[STATED PROBLEM]
Tally the lines in the records that contain the string "nearer", and reply with only that number.

[DATA FOR THE TASK]

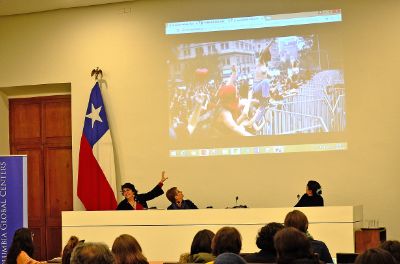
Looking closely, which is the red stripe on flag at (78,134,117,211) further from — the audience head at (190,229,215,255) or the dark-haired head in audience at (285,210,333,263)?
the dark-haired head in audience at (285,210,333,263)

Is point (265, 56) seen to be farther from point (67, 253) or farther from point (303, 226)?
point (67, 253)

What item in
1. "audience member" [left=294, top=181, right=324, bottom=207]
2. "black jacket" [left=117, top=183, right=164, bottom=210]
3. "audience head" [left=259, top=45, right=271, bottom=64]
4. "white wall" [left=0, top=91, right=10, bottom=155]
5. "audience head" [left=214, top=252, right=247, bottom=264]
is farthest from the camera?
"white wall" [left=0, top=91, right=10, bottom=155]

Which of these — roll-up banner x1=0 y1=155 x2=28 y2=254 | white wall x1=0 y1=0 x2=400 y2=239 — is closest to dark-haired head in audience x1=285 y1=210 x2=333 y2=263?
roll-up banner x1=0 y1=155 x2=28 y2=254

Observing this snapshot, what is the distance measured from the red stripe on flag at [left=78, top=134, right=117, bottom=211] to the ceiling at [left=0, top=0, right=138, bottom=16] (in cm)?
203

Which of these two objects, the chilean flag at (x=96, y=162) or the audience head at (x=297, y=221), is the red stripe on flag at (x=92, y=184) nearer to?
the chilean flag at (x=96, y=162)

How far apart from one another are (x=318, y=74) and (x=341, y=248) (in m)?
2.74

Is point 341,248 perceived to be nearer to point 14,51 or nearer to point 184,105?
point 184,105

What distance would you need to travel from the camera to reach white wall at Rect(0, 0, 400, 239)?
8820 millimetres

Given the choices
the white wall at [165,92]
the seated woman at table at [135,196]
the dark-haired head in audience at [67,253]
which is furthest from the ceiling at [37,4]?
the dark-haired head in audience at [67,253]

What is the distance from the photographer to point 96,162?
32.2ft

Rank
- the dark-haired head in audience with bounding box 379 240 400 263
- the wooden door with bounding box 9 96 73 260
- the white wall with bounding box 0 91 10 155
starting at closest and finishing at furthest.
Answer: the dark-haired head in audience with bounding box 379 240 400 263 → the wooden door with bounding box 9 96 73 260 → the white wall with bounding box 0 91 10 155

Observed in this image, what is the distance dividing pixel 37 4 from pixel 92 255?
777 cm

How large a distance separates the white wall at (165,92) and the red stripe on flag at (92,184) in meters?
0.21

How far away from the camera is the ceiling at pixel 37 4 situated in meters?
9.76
...
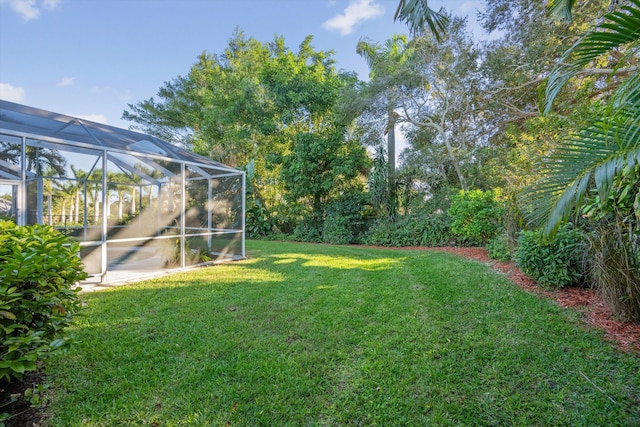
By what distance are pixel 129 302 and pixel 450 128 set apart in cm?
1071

[SOLUTION TO THIS TASK]
2